One of the most common definitions of empathy is that of “walking in the shoes of another person.” But do the shoes fit? How can we know what empathy really is?

Adam Sicinski, in his website IQ Marix, states that “Empathy has the ability to accurately experience another person’s internal world, emotional pain, and inner conflicts.” That’s a big size to fit! This means that our assessment of another’s situation should be accurate or very close to the reality we witness. He goes on to explain that there must be an insight into the other’s “internal drives and emotional tendencies” at a deep level. This is effective empathy in contrast to cognitive empathy that settles for a perceptive view of the other, which is something like a psychological guess of the other; at best, we try to imagine what the other is experiencing; it might or might not match with the correct size. Cognitive empathy is a good start but a barely good start.

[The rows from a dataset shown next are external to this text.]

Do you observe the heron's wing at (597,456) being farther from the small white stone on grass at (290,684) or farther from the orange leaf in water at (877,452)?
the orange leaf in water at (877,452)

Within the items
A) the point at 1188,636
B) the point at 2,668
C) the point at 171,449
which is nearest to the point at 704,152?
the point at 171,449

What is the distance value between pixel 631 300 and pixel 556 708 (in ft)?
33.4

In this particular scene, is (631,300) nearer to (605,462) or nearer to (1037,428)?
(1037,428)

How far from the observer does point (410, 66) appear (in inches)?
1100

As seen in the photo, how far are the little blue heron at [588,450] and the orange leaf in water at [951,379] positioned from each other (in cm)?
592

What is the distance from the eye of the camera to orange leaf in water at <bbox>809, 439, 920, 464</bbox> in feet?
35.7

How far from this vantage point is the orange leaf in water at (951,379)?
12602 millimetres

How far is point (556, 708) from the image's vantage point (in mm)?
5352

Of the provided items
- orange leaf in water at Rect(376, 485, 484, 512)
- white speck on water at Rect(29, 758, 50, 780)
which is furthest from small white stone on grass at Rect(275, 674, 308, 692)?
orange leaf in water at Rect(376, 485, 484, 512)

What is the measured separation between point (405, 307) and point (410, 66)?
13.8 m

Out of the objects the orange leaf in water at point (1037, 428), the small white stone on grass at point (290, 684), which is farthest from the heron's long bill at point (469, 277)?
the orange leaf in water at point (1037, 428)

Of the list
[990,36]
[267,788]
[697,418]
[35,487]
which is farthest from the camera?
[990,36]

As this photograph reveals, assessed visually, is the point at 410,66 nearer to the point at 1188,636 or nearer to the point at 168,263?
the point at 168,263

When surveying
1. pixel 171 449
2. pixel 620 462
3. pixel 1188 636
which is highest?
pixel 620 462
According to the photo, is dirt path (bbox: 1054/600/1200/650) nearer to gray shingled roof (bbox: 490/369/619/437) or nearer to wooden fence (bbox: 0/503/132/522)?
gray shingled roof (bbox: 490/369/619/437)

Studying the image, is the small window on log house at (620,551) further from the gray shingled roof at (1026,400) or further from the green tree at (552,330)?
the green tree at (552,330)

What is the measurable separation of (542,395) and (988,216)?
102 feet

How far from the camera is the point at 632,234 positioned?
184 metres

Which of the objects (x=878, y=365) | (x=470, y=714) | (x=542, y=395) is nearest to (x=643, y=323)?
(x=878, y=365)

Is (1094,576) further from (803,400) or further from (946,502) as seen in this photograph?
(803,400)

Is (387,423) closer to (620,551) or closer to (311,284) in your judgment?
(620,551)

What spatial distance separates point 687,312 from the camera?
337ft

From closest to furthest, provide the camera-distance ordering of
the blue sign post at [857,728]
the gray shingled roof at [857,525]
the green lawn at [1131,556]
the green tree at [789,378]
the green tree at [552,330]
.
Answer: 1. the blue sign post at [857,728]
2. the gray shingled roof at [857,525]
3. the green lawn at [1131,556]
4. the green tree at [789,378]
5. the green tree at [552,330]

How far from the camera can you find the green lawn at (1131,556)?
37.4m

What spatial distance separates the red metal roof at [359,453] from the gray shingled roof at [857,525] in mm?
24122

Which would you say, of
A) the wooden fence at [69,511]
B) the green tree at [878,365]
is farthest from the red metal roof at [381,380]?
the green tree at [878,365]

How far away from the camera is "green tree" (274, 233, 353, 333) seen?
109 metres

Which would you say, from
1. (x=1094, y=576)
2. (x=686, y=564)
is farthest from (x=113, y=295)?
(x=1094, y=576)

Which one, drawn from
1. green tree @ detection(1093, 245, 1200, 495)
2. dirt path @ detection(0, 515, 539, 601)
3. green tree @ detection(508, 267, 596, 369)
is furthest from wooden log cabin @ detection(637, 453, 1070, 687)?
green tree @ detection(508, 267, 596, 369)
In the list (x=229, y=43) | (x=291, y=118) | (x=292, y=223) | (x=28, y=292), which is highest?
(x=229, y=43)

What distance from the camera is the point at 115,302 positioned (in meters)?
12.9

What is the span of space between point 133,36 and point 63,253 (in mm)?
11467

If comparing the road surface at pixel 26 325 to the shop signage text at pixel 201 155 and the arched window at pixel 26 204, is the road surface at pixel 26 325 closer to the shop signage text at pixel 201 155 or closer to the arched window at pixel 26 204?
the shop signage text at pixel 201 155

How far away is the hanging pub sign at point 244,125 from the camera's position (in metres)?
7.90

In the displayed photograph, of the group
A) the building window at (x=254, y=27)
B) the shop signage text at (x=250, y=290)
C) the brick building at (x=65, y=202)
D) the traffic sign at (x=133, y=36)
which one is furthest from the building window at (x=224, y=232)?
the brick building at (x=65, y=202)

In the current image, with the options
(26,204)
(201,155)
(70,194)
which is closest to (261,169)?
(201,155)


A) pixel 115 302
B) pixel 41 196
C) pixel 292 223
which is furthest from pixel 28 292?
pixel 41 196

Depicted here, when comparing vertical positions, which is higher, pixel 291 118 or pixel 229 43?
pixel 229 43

One of the most impressive presentations of affective empathy can be found in the TED-talk video by Paul Parkin: Reimaging Empathy: The Transformative Nature of Empathy. This is a “must view video.” Parkin suggests that we really can’t stand in someone else’s shoes; it’s not possible; yet if we could, we would make assumptions about what others experience. But it’s a “righteous struggle to try.” Empathy forges conversation that is critical, nonjudgmental, validating, and compassionate; this will change us and invite others to join. Parkin goes on to cover three points: how to give empathy; how to receive empathy; and how to co-create empathy.

Empathy is an innate skill we all have that needs to be developed, practiced, and lived throughout life. Where should we start? Ilana Ben-Ari, a designer and social entrepreneur, is the founder and CEO of Twenty One Toys located in Toronto to bring her vision of Toys as Tools for Communication to the world through Toys with her first toy being that of empathy. This innovative approach to teaching social innovation and communication came out of her experience with the blind; she asks the simple question: “In one word, explain the color yellow to a blind person.”

Her toys initiate in-depth conversations beginning with the tactile experience of assembling wooden easy fitting toy blocks to build an abstract figure while blindfolded. The simplest game begins with two blindfolded persons, one having an assembled figure who guides a second blindfolded person to build a replica of the model figure from similar disassembled blocks. There are also present sighted observers to watch the dynamics of the timed process. After the timed exercise, the facilitator will assist the participants through a conversation of shared thoughts and feelings about the process to surface an empathic exchange between the blindfolded couple and observers.

This initial experience with the toy blocks becomes a safe and instructive opportunity to share a nonjudgmental and empathic conversation while being visually handicapped during the challenge of the building task. What is important with this toy is not so much the manipulation of pieces of blocks but the subsequent dialogue of feelings of trust, confidence, frustration, confusion, and vulnerability.

The Empathy Toy alerts the participants of the need to listen with compassion toward oneself as well as the other because we all suffer from the limitations of our humanity.

Take away: Assumptions and biases can be overcome by genuine affective empathy.